If there's a Briton then, true bred and born,
Who holds dragoons and wooden-shoes in scorn;
If there's a critic of distinguish'd rage;
If there's a senior who contemns this age;
Let him to night his just assistance lend,
And be the critic's, Briton's, old-man's, friend.

WH

MACER.

A CHARACTER.

WHEN simple Macer, now of high renown,
First sought a poet's fortune in the town,
'Twas all the' ambition his high soul could feel
To wear red stockings, and to dine with Steele :
Some ends of verse his betters might afford,
And gave the harmless fellow a good word.
Set up with these he ventur'd on the town,
And with a borrow'd play outdid poor Crown.
There he stopp'd short, nor since has writ a tittle,
But has the wit to make the most of little;
Like stunted hide-bound trees, that just have got
Sufficient sap at once to bear and rot.

Now he begs verse, and what he gets commends,
Not of the wits his foes, but fools his friends.
So some coarse country wench, almost decay'd,
Trudges to town, and first turns chambermaid;
Aukward and supple each devoir to pay,
She flatters her good lady twice a-day;
Thought wondrous honest, though of mean degree,
And strangely lik'd for her simplicity:

In a translated suit then tries the town,
With borrow'd pins and patches not her own;
But just endur'd the winter she began,
And in four months a batter'd harridan :
Now nothing left, but wither'd, pale, and shrunk,
To bawd for others, and go shares with punk.

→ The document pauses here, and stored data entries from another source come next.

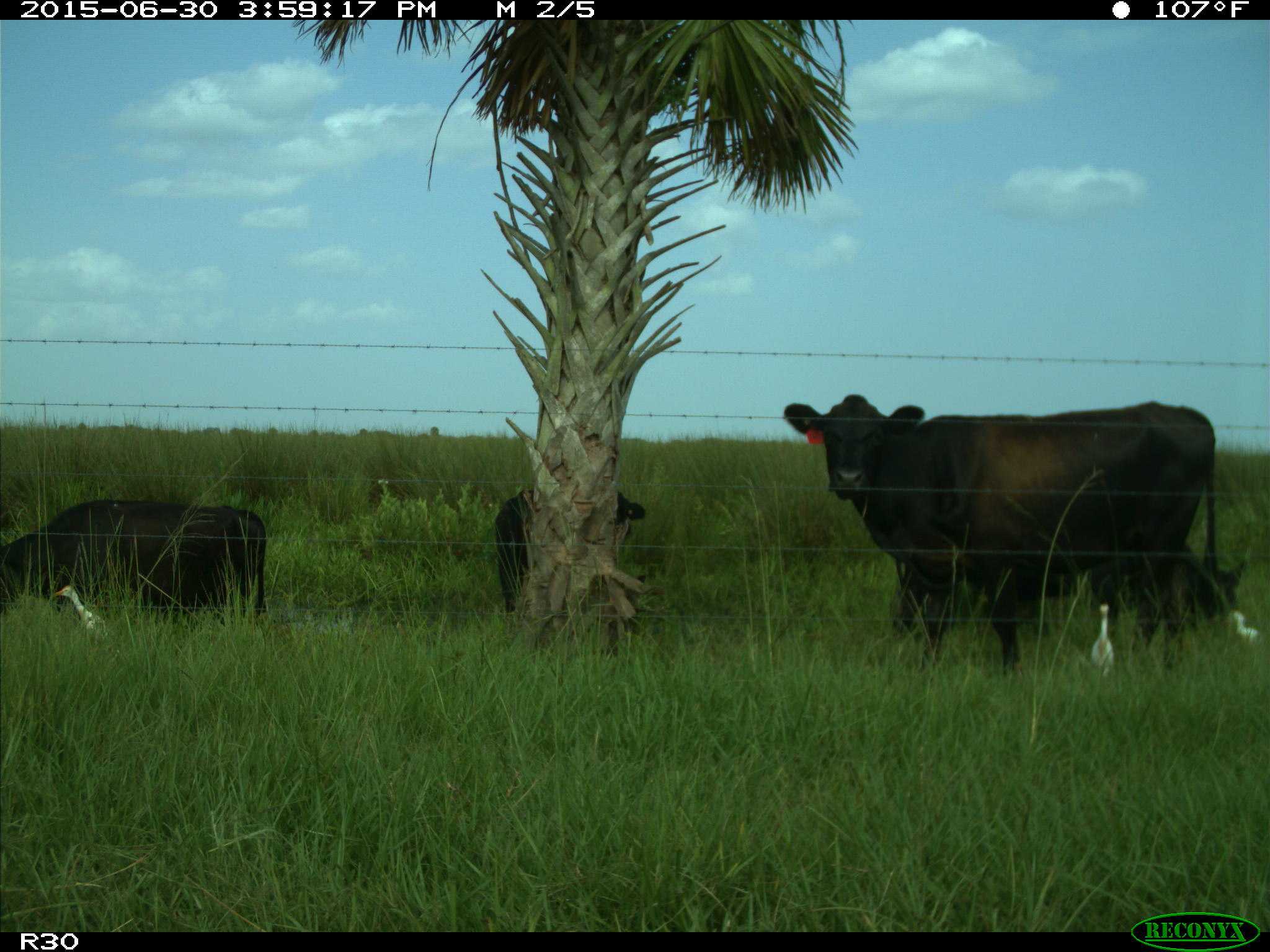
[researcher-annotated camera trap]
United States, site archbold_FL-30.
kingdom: Animalia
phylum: Chordata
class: Mammalia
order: Artiodactyla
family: Bovidae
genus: Bos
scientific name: Bos taurus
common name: domestic cow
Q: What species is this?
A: Bos taurus (domestic cow).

SONG BY A PERSON OF QUALITY.

Written in the Year 1733.

FLUTTERING spread thy purple pinions,
Gentle Cupid! o'er my heart;

I a slave in thy dominions:
Nature must give way to art.

Mild Arcadians, ever blooming,
Nightly nodding o'er your flocks,
See my weary days consuming
All beneath yon flowery rocks.
Thus the Cyprian-goddess weeping,
Mourn'd Adonis, darling youth!
Him the boar, in silence creeping,
Gor'd with unrelenting tooth.

Cynthia! tune harmonious numbers;
Fair Discretion! string the lyre;
Soothe my ever-waking slumbers;
Bright Apollo ! lend thy choir.

Gloomy Pluto! king of terrors,
Arm'd in adamantine chains,
Lead me to the crystal mirrors
Watering soft Elysian plains.
Mournful cypress, verdant willow,
Gilding my Aurelia's brows,
Morpheus hovering o'er my pillow,
Hear me pay my dying vows.

Melancholy, smooth Mæander,
Swiftly purling in a round,
On thy margin lovers wander,
With thy flowery chaplets crown'd.

Thus when Philomela drooping,
Softly seeks her silent mate,
See the bird of Juno stooping;
Melody resigns to fate.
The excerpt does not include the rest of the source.